Here are some helpful tips on hiring when working remotely.

The Interview

A remote work interview is not that different from an in-person interview. You’ll want to ask similar questions and give candidates a chance to learn about the role. However, with virtual interviews there are a few things you should coordinate beforehand:

  • What tools are you using? Will you conduct the screening interview via phone before a Skype interview? Will you conduct all interviews via Skype? What about FaceTime? Choose and test your selected tool beforehand so you are familiar with its features.
  • How familiar is the candidate with your interview tool? While you can assume that most candidates are familiar with how phones work, the same is not true for video conferencing application. Send them information on how to properly install the application beforehand to ensure a smooth interview.
  • Who is dialing? Don’t leave your candidate wondering if they should be the ones to dial your number. Let them know ahead of time that you will call them and aim to be as punctual as possible.
  • Select your environment carefully. There’s nothing more awkward than having an important interview interrupted by a crying toddler or a barking dog. Make sure you pick a room with little to no background noise where you’re unlikely to be interrupted. Additionally, if you’re doing a video interview, try to ensure you have a plain background behind you. Clutter can be distracting.

Touch Points

While frequent touch points are important whether you’re hiring remotely or not, they are even more essential when you don’t have a face-to-face connection to rely on. Make sure you update your candidates several times throughout the hiring process, letting them know where they stand and what to expect regarding next steps. Most importantly, after each interview let them know when they can expect to hear back from you and be timely about contacting them—even if it is to tell them you need a little more time.

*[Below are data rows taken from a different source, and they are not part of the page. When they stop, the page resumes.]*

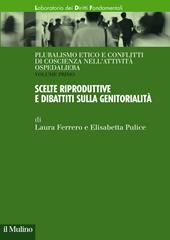 Pluralismo etico e conflitti di coscienza nell'attività ospedaliera. Vol. 1: Scelte riproduttive e dibattiti sulla genitorialità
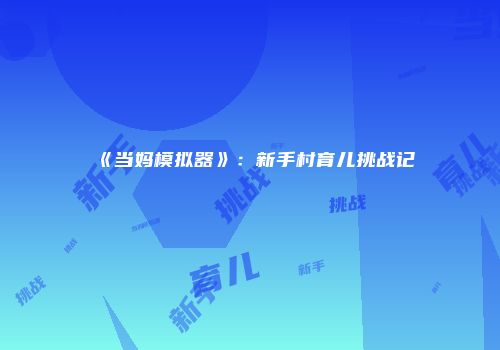 《当妈模拟器》：新手村育儿挑战记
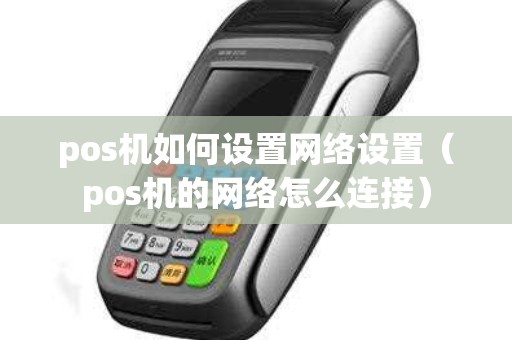 pos机如何设置网络设置（pos机的网络怎么连接）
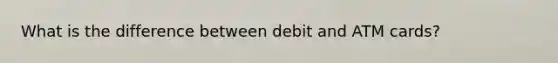 What is the difference between debit and ATM cards?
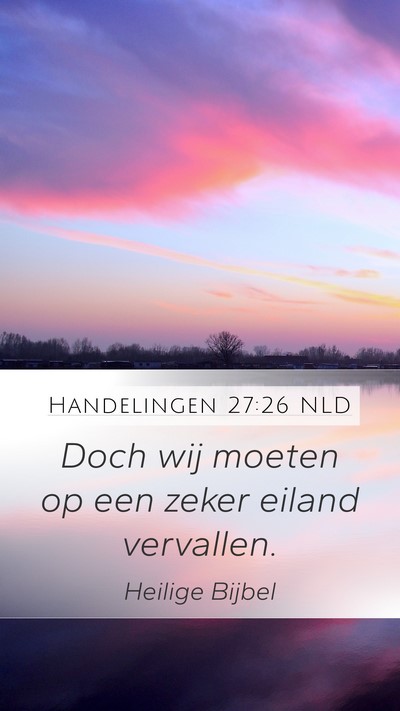 Handelingen 27:26 NLD Mobile Phone Wallpaper - Doch wij moeten op een zeker eiland - Mobile Bible Verse Wallpaper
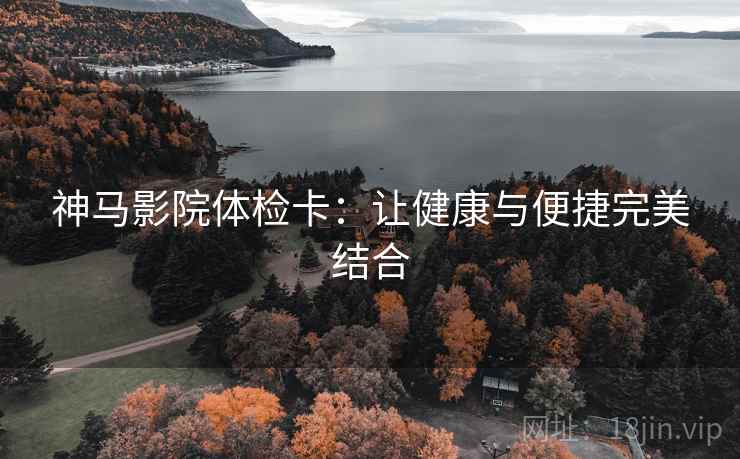 神马影院体检卡:让健康与便捷完美结合 神马影院体检卡:让健康与便捷完美结合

There are several things your candidate will be wondering about that you should consider during your touch-points:

  • How many interviews are involved in the process? Will any of them be in person?
  • How long does the process take from initial interview to offer letter?
  • How will they complete any required testing or assessments?
  • What do the facilities look like? What workplace culture can they expect in the office?
  • If hired, will the candidate go through remote onboarding?

Virtual Onboarding

When it comes to virtual onboarding, every organization will have to look at their unique onboarding steps to figure out how to adapt their processes. However, two universal goals of onboarding programs are 1) ensuring the new hire has all the knowledge necessary to complete their goals and 2) helping them feel welcomed onto the team and company.

How can organizations accomplish these two goals when onboarding a new hire virtually?

  • Frequent phone calls or video conferencing. When you welcome a new hire into an office, they have plenty of opportunities to approach you with questions. In a virtual setting, you want to provide these opportunities by initiating frequent conversations via phone or video conferencing.
  • Ensure they understand their responsibilities. New hires are often eager to show they are responsible, capable employees. Give them concrete action tasks to complete and let them know how their progress will be tracked. If possible, create a week-one (or day-one) to do list for them.
  • Encourage other team members to reach out. It’s difficult to welcome someone to a team when you can’t take them out to a lunch or make casual small talk with them in the break room. Instead, encourage team members to reach out to your new hire in order to start building those team connections.
  • Host a virtual get-together. Depending on your company’s culture, you might want to consider hosting a virtual get-together where team members can talk to the new hire in a more casual atmosphere. It will be the perfect opportunity to talk about topics not related to work and get to know your new employee better.

Taking steps to make your new hire feel comfortable and welcome is key to having engaged remote workers.